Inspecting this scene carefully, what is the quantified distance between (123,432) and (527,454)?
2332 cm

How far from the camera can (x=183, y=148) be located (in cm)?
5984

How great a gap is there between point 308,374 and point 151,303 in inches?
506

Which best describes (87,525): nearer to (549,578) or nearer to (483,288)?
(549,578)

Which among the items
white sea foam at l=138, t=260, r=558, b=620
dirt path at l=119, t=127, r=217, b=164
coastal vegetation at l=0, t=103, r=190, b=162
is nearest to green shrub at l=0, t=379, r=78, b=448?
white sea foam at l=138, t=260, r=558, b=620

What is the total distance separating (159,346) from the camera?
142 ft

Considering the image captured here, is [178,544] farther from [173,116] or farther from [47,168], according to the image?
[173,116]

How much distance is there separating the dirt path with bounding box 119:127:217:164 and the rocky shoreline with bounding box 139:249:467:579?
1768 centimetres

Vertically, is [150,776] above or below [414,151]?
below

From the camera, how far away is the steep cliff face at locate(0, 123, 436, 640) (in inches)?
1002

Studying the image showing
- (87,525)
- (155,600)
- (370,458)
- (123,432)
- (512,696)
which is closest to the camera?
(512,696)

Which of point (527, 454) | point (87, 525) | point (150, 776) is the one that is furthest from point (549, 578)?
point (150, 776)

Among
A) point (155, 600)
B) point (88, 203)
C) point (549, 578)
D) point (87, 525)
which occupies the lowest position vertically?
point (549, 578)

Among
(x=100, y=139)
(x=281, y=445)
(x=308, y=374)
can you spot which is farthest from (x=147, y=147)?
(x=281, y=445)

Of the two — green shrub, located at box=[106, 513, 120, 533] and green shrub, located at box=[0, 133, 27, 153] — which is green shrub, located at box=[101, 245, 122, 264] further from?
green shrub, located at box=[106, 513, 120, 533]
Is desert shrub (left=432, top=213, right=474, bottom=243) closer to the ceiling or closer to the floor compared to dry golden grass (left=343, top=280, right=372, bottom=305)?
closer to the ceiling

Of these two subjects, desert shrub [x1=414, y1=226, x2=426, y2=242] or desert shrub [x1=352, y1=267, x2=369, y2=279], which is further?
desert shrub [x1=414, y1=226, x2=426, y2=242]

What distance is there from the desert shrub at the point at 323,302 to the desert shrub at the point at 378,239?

■ ■ ■

Gather each line of the records above that contains the word "camera" and reproduce those lines in full.

The response:
How far from the camera can (x=183, y=148) be located (in cm)?
What is the total distance separating (159,346) from the camera?
From the camera, how far away is the steep cliff face at locate(0, 123, 436, 640) (in inches)?
which is closest to the camera?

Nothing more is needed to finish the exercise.